Hello, I’m Rok Sim (심록). Welcome to my webpage! Can you spot me? That’s me in the photo wearing a gat (갓), a traditional Korean hat—back when I dreamed of becoming a daegeum (대금), a Korean large bamboo transverse flute, player.
I’m currently a Ph.D. Candidate (ABD) in Linguistics at the University of South Carolina. I defended my dissertation on January 16, 2026, and I expect to graduate in May 2026. My dissertation, The Historical Development of Indefinites in Korean: A Corpus-Based Analysis, examines how grammatical change unfolds through the interaction of linguistic constraints and sociohistorical conditions, using corpus data from 1700 to 1990.

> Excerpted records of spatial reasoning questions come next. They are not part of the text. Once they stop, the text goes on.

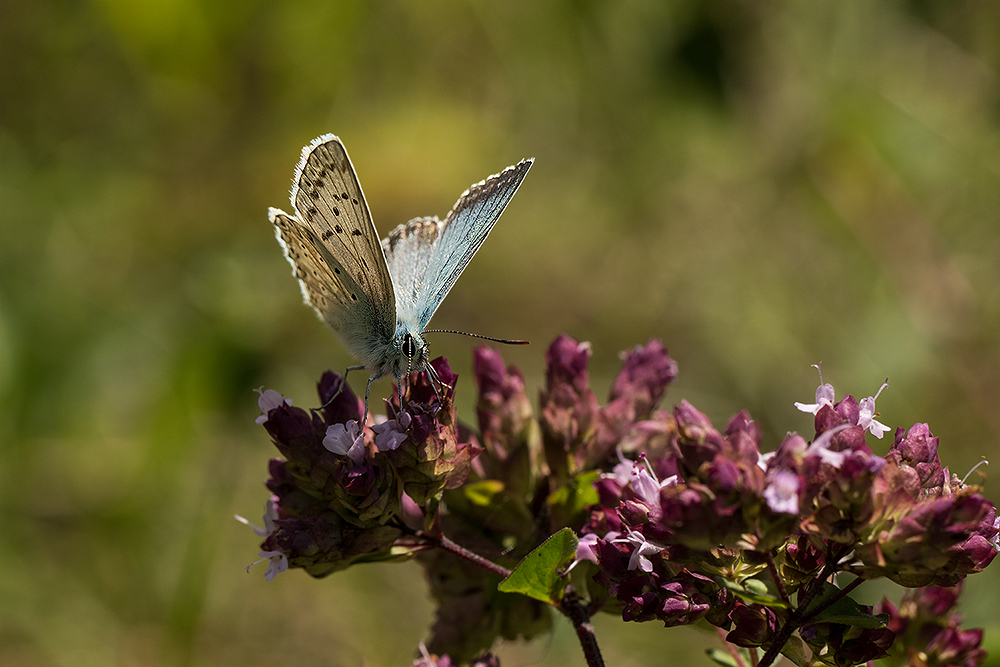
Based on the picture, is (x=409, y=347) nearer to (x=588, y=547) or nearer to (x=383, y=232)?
(x=588, y=547)

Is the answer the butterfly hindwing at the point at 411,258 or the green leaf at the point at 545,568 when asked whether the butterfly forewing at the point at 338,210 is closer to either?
the butterfly hindwing at the point at 411,258

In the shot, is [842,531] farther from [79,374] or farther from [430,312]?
[79,374]

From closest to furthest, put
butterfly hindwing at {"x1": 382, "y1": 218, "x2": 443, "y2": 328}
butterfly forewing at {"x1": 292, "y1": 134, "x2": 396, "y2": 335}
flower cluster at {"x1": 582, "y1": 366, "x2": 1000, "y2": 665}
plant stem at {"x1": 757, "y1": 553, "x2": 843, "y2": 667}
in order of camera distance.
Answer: flower cluster at {"x1": 582, "y1": 366, "x2": 1000, "y2": 665} < plant stem at {"x1": 757, "y1": 553, "x2": 843, "y2": 667} < butterfly forewing at {"x1": 292, "y1": 134, "x2": 396, "y2": 335} < butterfly hindwing at {"x1": 382, "y1": 218, "x2": 443, "y2": 328}

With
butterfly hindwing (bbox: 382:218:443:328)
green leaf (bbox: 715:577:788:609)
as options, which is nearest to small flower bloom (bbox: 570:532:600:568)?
green leaf (bbox: 715:577:788:609)

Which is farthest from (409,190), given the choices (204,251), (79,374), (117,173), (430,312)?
(430,312)

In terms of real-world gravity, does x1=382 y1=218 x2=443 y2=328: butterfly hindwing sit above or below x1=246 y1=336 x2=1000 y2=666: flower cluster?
above

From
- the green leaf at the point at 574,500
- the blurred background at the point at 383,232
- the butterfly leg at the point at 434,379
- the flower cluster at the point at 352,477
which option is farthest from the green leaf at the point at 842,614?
the blurred background at the point at 383,232

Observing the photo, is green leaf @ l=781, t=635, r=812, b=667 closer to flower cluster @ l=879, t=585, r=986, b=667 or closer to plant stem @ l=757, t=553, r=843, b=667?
plant stem @ l=757, t=553, r=843, b=667
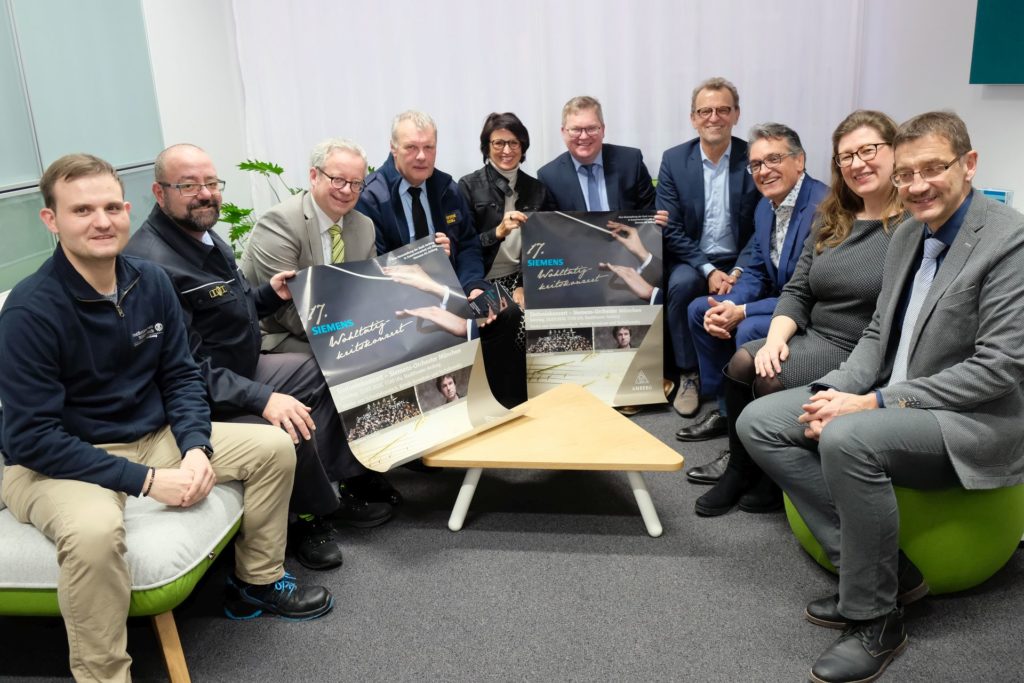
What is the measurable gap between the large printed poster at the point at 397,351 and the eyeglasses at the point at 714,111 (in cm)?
154

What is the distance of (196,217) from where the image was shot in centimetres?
267

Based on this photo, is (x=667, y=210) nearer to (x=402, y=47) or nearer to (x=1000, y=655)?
(x=402, y=47)

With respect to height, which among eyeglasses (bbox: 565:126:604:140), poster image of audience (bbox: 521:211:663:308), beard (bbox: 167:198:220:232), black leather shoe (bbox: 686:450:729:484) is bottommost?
black leather shoe (bbox: 686:450:729:484)

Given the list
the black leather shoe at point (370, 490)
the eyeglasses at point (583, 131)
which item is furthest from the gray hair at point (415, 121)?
the black leather shoe at point (370, 490)

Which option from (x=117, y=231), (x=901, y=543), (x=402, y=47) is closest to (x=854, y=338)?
(x=901, y=543)

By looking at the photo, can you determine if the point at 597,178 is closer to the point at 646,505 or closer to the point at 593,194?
the point at 593,194

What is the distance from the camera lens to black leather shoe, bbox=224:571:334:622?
8.11 ft

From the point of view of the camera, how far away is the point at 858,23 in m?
4.50

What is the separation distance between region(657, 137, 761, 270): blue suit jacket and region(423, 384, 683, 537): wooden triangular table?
117 cm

Building on this corpus work, I’m developing human-in-the-loop annotation pipelines in which AI proposes labels and experts review them, with transparent evaluation and careful error analysis. The goal is to show when AI can be used responsibly to speed up research—and when human expertise must remain central.
Beyond my dissertation, my research examines how linguistic patterns shift over time and come to carry social meaning across sociocultural contexts—and how those meanings are interpreted by people and, increasingly, by AI-enabled tools used in learning and assessment. Methodologically, I combine corpus-based analysis with perception experiments: I analyze historical and contemporary corpora to trace change, variation, and discourse, and I design experiments to test how listeners evaluate socially meaningful forms.
In my peer-reviewed work, I investigate these questions through studies of racialized discourse in South Korea (Ethnic and Racial Studies, in press), GenAI/LLM evaluation of Korean aegyo (“talking cute”) (The Journal of Linguistic Science, 2025), and experimental research on English regional variation (American Speech, 2024; English Language and Linguistics, in press).